Viehanhänger reinigen und pflegen: So bleibt er lange einsatzbereit
Ein Viehanhänger ist nach jedem Einsatz stärker beansprucht als die meisten anderen Anhängertypen: Kot, Urin und Feuchtigkeit greifen Boden und Fahrgestell an, wenn sie nicht zügig entfernt werden. Wer regelmäßig reinigt, verlängert die Lebensdauer erheblich und vermeidet hygienische Risiken für die nächste Ladung.
Nach jeder Fahrt: Grobreinigung
Entfernen Sie Einstreu, Kot und grobe Verschmutzungen direkt nach der Fahrt, bevor sie antrocknen.

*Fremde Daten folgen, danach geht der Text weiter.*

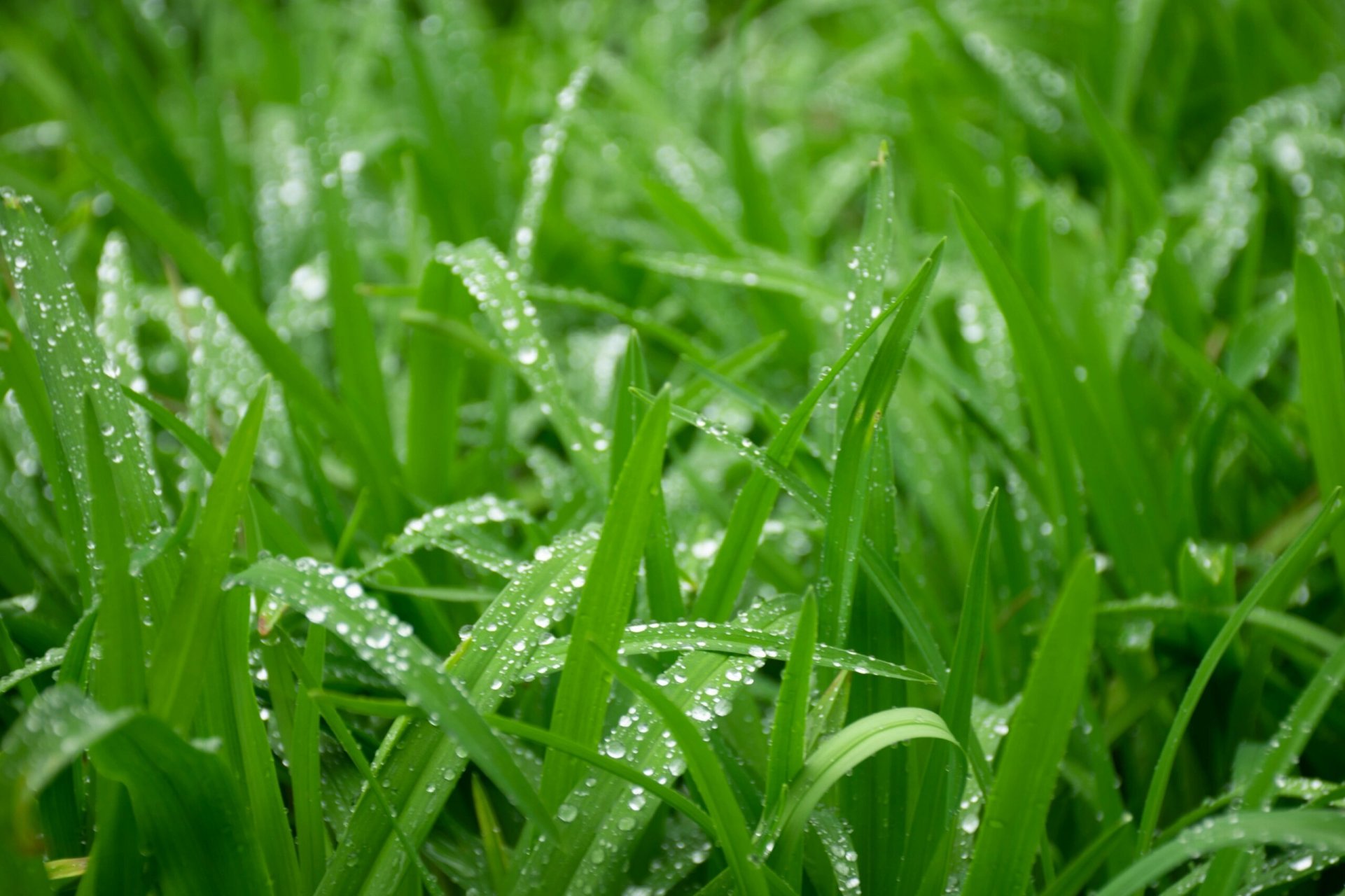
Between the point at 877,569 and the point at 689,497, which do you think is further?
the point at 689,497

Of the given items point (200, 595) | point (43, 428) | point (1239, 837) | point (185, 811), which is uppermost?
point (43, 428)

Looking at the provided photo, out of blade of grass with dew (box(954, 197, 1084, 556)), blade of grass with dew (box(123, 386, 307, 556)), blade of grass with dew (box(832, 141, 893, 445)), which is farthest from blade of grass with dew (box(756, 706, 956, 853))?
blade of grass with dew (box(123, 386, 307, 556))

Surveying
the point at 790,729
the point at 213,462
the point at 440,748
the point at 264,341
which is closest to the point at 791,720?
the point at 790,729

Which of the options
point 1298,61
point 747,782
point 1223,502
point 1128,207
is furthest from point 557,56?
point 747,782

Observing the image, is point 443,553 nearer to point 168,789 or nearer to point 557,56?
point 168,789

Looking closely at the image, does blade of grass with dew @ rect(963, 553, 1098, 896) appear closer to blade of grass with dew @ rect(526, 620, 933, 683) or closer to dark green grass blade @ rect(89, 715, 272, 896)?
blade of grass with dew @ rect(526, 620, 933, 683)

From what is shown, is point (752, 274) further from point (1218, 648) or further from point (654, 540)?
point (1218, 648)

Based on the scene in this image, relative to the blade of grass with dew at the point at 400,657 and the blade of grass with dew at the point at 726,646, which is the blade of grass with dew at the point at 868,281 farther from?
the blade of grass with dew at the point at 400,657
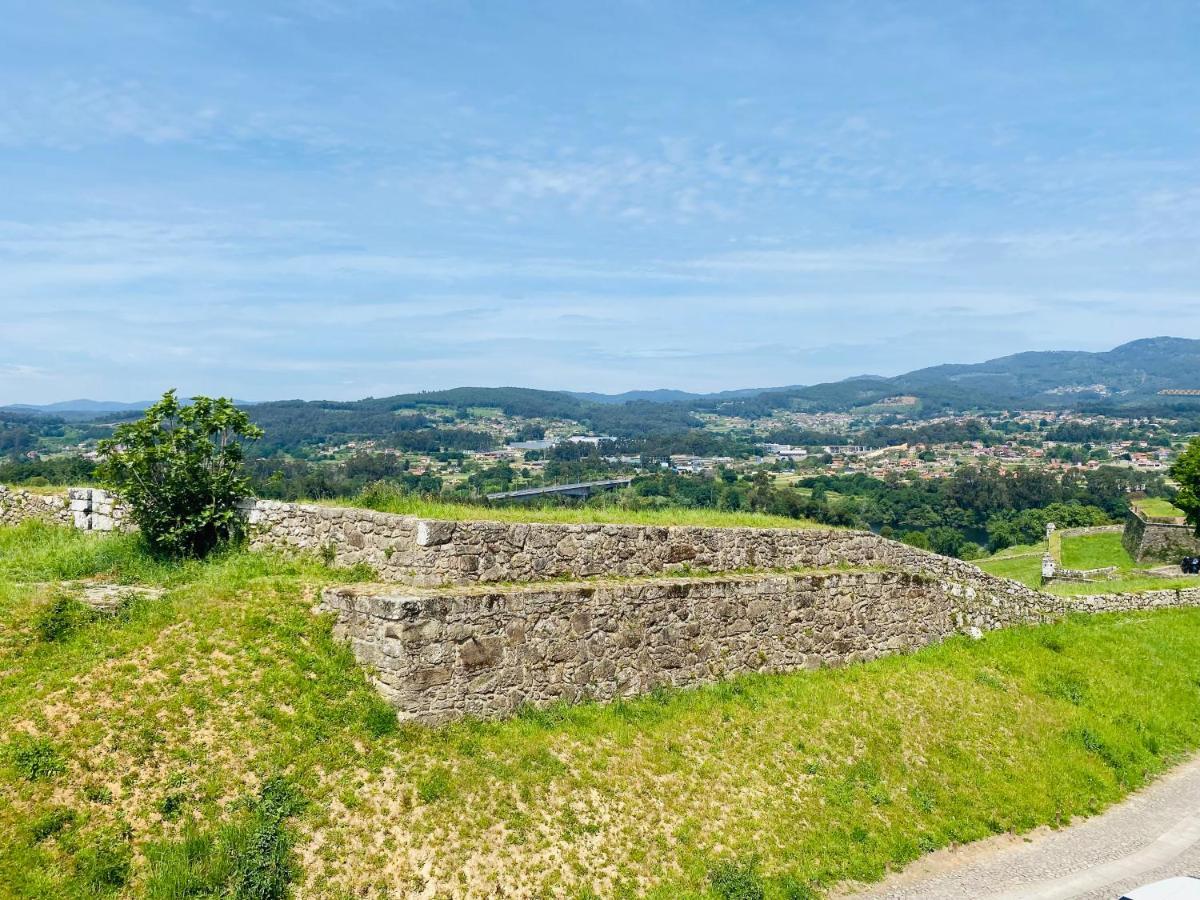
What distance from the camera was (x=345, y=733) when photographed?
1052 centimetres

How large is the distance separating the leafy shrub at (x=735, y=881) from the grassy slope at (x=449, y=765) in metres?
0.10

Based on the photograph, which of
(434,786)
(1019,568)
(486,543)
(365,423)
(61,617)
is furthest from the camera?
(365,423)

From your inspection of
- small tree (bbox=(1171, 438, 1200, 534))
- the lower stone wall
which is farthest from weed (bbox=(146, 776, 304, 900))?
small tree (bbox=(1171, 438, 1200, 534))

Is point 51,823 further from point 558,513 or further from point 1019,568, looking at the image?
point 1019,568

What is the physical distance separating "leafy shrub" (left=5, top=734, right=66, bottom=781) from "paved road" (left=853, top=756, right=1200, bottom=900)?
10.6 m

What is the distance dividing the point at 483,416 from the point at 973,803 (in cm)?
18944

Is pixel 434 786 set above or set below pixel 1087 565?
above

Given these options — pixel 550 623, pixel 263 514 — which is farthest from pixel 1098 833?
pixel 263 514

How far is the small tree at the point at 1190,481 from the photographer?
39.2m

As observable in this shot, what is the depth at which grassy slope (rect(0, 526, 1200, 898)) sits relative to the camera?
29.5ft

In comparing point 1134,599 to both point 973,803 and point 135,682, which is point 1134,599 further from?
point 135,682

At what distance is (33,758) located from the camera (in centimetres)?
882

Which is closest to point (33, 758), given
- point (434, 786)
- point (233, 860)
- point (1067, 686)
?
point (233, 860)

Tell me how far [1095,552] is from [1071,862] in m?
43.2
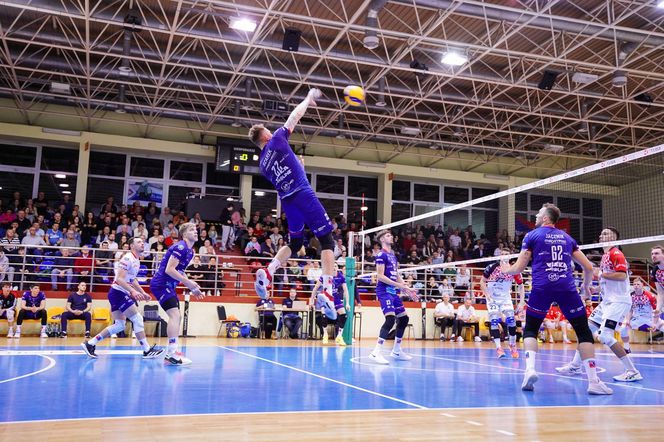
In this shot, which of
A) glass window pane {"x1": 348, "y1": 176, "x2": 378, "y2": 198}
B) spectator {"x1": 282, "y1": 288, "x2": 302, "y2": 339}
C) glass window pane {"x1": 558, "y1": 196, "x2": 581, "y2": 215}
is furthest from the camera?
glass window pane {"x1": 558, "y1": 196, "x2": 581, "y2": 215}

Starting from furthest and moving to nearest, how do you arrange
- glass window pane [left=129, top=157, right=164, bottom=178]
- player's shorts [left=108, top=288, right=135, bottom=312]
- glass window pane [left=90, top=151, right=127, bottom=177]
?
glass window pane [left=129, top=157, right=164, bottom=178]
glass window pane [left=90, top=151, right=127, bottom=177]
player's shorts [left=108, top=288, right=135, bottom=312]

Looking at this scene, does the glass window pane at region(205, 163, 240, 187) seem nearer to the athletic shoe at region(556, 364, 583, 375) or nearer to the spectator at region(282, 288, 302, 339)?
the spectator at region(282, 288, 302, 339)

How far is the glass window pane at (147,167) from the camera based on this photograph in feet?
92.6

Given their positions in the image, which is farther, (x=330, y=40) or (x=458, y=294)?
(x=458, y=294)

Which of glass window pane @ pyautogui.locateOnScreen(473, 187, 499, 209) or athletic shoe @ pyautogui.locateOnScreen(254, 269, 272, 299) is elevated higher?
glass window pane @ pyautogui.locateOnScreen(473, 187, 499, 209)

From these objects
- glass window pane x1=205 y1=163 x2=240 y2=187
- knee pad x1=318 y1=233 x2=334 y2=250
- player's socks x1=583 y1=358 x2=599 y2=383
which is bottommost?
player's socks x1=583 y1=358 x2=599 y2=383

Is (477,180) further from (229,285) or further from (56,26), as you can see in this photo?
(56,26)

Ein rutschfester Boden wie bei unseren Viehanhängern lässt sich am einfachsten reinigen, solange die Verschmutzung noch feucht ist – mit dem Hochdruckreiniger wird das Trocknen deutlich mühsamer.
Desinfektion zwischen verschiedenen Tiergruppen
Transportieren Sie unterschiedliche Tiergruppen oder fremde Tiere, etwa beim Viehmarkt, sollte auf die Grobreinigung eine Desinfektion folgen. Das reduziert das Risiko der Krankheitsübertragung spürbar – gerade bei Rindern ein wichtiger Aspekt der Bestandshygiene.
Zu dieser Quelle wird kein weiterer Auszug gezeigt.